◆ **How to complete this task**
Translate this sentence from the benchmark dataset list into Spanish: "The canonical v1 figure for every dataset uses id1 and id2, because two-way fixed effects have a direct graph/Laplacian interpretation."

◆ **Document segment**
500,000rows
475,566edges
216,007id1 levels
20id2 levels
Synthetic Uniform, Hard
Uniform random matching synthetic benchmark with weaker connectivity.
500,000rows
499,992edges
122,702id1 levels
122,655id2 levels
Synthetic Uniform, Harder
Uniform random matching synthetic benchmark with the weakest v1 uniform connectivity.
500,000rows
499,997edges
216,007id1 levels
216,046id2 levels
Synthetic Assortative Matching
Synthetic CEO-firm panel with turnover, retirement, poaching, and assortative matching between CEO and firm types.
499,155rows
196,245edges
126,101id1 levels
94,933id2 levels
Synthetic Zigzag
A small synthetic graph designed to create a path-like hard connectivity pattern.
10,002rows
10,000edges
5,000id1 levels
5,001id2 levels
Enron Email
Email sender-recipient graph derived from the SNAP Enron email network.
367,662rows
367,662edges
36,692id1 levels
36,692id2 levels
GitHub Contributions
Open-source contribution data derived from the Google BigQuery GitHub public dataset, with synthetic regressors and outcome.
548,843rows
41,751edges
27,970id1 levels
24,358id2 levels
Patent Citations
Patent citation graph derived from the SNAP patent citation dataset.
500,008rows
500,008edges
101,837id1 levels
362,995id2 levels
Workers
Employer-employee matched data with anonymized firm and worker identifiers plus job-title and year fields.
504,315rows
253,929edges
28,864id1 levels
218,390id2 levels
Schools
Student-teacher longitudinal data with anonymized identifiers and synthetic regressors/outcome.
413,444rows
406,998edges
206,722id1 levels
11,960id2 levels
Directors
Firm-director matched records with synthetic regressors and outcome.
525,012rows
524,819edges
395,925id1 levels
400,850id2 levels
Additional Fixed-Effect Dimensions
The canonical v1 figure for every dataset uses id1 and id2, because two-way fixed effects have a direct graph/Laplacian interpretation. Several datasets also include other identifier-like columns that can support richer three-way or multi-way benchmarks.

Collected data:
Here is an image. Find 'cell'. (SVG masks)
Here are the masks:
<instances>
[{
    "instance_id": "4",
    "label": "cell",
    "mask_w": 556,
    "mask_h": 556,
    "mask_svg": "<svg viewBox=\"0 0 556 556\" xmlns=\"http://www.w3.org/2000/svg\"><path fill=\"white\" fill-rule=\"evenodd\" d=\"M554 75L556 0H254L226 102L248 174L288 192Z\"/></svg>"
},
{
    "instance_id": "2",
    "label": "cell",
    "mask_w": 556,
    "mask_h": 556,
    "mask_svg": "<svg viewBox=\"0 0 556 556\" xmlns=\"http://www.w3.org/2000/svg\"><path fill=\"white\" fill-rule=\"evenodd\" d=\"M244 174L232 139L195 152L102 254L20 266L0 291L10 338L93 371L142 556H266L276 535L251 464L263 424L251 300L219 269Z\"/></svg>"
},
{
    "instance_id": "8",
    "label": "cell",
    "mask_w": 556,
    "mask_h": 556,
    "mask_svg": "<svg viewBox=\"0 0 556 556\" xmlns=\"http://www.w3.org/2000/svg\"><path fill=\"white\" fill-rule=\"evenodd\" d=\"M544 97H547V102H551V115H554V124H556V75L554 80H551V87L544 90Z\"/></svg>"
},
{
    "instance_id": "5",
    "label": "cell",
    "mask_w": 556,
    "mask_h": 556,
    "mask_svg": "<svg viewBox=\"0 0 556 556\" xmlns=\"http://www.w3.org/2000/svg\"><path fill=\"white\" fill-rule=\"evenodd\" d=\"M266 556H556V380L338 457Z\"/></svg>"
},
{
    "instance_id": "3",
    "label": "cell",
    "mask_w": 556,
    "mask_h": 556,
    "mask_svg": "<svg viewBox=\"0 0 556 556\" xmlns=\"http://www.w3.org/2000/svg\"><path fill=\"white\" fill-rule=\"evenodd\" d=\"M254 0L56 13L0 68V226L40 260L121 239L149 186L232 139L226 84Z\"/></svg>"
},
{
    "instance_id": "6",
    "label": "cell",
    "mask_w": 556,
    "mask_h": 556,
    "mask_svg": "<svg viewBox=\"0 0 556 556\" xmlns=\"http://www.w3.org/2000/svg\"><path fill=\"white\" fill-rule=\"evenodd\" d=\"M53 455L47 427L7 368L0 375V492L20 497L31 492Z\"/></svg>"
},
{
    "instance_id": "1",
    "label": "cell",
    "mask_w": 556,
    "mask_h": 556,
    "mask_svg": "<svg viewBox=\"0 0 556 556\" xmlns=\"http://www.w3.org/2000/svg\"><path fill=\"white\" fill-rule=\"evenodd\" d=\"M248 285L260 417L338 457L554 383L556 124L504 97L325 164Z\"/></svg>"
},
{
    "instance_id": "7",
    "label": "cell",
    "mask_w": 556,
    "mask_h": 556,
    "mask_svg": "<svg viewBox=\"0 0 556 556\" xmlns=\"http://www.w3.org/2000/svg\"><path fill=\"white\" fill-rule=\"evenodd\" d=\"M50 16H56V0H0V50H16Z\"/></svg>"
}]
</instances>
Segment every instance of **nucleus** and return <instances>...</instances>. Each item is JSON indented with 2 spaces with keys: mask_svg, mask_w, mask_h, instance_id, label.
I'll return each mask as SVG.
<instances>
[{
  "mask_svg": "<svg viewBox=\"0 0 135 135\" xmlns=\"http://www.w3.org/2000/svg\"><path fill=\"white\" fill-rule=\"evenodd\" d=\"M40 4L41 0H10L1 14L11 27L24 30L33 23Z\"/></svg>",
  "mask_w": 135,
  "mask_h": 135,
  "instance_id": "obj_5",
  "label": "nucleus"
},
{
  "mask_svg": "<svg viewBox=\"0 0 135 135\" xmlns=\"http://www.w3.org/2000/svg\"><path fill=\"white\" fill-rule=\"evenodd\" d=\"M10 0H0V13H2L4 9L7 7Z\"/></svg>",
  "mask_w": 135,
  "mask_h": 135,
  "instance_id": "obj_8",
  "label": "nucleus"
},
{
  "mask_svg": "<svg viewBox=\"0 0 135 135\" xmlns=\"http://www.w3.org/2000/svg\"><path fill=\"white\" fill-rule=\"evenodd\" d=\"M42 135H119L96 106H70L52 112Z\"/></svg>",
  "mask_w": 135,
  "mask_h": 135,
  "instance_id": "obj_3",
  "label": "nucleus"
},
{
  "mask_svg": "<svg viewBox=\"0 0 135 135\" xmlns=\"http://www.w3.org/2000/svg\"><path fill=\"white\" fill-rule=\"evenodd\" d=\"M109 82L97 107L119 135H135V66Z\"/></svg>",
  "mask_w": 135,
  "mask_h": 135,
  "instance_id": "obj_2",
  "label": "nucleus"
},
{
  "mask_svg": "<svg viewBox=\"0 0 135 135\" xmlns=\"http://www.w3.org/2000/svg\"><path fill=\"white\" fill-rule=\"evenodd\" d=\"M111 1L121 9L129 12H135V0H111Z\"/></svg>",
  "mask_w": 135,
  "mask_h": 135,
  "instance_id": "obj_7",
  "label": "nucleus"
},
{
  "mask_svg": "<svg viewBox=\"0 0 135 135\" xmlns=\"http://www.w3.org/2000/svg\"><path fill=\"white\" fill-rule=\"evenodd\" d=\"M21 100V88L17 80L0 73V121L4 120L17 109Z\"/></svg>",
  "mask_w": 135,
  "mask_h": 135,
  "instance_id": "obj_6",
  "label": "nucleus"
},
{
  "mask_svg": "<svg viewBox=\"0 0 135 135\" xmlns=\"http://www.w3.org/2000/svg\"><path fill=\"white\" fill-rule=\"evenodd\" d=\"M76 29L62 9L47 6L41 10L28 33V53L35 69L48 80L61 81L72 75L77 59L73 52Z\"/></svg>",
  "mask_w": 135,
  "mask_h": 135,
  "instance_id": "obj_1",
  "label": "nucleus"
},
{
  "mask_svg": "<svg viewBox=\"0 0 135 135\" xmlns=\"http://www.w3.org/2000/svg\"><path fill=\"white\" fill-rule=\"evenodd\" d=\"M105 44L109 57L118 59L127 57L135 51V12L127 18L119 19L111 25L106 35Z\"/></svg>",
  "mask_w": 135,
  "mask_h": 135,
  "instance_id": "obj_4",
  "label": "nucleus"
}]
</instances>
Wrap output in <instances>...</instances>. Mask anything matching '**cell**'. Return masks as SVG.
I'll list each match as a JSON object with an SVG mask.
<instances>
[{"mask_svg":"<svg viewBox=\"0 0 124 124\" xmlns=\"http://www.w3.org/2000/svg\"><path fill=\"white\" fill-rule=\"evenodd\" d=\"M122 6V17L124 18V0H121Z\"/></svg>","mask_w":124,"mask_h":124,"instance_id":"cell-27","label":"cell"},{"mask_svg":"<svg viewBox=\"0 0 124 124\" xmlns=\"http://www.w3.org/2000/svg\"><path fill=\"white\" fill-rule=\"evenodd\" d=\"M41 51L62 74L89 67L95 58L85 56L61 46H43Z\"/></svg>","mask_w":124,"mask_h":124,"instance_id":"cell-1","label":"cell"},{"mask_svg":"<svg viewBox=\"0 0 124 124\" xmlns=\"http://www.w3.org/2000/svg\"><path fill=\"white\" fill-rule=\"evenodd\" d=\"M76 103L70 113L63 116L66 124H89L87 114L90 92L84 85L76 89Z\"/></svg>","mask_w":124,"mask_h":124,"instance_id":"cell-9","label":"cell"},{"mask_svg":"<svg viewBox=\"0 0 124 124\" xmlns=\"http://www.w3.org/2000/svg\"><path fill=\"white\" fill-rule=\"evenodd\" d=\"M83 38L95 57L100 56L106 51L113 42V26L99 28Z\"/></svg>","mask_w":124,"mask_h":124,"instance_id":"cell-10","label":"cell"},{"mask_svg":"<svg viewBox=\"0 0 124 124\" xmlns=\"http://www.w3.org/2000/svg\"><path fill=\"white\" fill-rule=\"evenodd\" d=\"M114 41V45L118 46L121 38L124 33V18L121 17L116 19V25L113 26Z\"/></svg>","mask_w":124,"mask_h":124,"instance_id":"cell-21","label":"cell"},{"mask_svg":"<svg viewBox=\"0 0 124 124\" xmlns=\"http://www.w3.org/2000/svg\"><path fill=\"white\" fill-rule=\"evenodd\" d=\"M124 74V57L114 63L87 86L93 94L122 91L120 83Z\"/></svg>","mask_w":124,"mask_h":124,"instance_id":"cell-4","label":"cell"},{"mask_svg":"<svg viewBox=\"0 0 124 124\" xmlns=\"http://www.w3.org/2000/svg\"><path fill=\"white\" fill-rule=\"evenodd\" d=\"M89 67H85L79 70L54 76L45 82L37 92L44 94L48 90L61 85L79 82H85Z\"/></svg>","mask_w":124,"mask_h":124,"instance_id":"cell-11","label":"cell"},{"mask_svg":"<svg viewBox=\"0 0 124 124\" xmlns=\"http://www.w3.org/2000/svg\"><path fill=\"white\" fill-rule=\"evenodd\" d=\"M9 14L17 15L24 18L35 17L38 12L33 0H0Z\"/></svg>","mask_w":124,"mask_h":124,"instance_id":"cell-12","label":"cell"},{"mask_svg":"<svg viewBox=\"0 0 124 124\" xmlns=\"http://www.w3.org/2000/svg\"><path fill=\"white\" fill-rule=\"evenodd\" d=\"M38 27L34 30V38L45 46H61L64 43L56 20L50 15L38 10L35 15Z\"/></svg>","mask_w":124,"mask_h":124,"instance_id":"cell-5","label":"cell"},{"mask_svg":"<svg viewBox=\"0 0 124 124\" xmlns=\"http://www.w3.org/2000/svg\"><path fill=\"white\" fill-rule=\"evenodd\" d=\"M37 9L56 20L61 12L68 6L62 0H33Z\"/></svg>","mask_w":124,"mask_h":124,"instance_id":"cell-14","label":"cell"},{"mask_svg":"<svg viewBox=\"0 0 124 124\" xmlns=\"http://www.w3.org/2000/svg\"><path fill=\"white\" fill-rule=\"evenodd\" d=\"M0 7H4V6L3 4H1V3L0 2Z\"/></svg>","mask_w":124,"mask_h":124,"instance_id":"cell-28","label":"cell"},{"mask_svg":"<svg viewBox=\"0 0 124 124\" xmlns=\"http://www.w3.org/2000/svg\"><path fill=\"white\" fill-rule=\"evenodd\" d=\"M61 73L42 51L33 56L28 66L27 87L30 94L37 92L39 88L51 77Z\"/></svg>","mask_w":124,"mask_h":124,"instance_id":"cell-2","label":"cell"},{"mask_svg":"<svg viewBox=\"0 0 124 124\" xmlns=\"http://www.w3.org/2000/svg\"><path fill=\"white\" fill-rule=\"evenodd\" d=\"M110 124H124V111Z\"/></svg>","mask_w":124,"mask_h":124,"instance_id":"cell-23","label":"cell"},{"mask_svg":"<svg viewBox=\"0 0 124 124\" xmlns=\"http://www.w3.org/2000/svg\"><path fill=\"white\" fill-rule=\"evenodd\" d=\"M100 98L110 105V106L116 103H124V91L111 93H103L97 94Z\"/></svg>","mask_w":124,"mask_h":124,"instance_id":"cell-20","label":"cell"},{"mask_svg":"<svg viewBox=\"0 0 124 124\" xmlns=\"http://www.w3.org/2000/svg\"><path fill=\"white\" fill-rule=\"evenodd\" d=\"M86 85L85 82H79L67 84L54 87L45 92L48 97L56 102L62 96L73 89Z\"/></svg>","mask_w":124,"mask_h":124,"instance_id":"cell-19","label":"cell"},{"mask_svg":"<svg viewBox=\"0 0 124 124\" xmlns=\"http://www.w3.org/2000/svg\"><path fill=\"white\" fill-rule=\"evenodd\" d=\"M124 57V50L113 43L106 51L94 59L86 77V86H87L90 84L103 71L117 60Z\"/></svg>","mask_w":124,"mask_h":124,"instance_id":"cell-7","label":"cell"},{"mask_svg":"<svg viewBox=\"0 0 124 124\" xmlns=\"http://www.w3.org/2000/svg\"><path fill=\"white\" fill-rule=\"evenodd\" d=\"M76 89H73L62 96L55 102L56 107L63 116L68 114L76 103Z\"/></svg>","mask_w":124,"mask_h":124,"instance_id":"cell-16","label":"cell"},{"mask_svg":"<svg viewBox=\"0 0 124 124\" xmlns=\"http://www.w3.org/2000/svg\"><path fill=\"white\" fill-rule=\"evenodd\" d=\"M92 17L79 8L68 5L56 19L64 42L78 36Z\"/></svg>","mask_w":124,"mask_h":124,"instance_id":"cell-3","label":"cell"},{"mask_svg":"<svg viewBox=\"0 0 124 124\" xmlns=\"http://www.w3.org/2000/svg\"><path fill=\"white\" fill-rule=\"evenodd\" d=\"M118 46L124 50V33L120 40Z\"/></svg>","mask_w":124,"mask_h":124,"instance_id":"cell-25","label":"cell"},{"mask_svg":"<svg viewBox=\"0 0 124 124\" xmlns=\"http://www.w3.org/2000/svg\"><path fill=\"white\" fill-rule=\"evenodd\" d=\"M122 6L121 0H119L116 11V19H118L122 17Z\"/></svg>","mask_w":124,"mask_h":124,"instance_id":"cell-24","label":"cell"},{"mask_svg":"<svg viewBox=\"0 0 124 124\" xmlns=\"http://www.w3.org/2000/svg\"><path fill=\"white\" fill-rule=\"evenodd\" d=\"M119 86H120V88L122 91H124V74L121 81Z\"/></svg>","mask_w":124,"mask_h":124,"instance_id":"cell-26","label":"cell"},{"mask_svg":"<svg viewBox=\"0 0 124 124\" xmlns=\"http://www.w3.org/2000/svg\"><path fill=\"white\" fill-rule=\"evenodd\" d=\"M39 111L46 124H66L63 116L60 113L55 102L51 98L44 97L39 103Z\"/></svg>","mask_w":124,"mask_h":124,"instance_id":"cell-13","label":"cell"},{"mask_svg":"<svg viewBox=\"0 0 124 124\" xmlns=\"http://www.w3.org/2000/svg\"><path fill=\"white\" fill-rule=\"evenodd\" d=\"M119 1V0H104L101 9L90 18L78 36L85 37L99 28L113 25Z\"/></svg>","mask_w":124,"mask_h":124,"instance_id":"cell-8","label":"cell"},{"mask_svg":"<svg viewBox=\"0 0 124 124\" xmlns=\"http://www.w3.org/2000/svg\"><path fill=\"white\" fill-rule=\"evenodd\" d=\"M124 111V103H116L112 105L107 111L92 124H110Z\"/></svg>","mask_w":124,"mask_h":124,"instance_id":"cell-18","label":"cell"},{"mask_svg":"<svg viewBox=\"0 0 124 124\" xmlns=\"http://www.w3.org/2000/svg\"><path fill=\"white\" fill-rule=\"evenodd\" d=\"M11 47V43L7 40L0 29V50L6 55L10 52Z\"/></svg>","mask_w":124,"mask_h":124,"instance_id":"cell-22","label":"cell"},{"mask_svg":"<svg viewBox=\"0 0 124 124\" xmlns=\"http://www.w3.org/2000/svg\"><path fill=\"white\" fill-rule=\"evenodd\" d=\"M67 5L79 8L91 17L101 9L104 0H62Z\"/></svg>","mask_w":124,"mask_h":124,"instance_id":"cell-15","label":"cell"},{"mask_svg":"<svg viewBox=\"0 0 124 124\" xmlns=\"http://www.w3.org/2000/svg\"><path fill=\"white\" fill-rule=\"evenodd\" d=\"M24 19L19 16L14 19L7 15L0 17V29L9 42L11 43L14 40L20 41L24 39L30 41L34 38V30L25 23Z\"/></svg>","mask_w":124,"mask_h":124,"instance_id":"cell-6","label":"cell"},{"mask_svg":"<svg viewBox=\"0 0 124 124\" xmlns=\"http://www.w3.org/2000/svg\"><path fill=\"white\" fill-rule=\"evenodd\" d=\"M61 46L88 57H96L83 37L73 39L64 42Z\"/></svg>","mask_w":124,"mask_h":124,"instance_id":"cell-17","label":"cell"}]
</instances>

◆ **Exercise output**
La figura canónica v1 de cada conjunto de datos usa id1 e id2, porque los efectos fijos de dos vías tienen una interpretación directa en términos de grafo/laplaciano.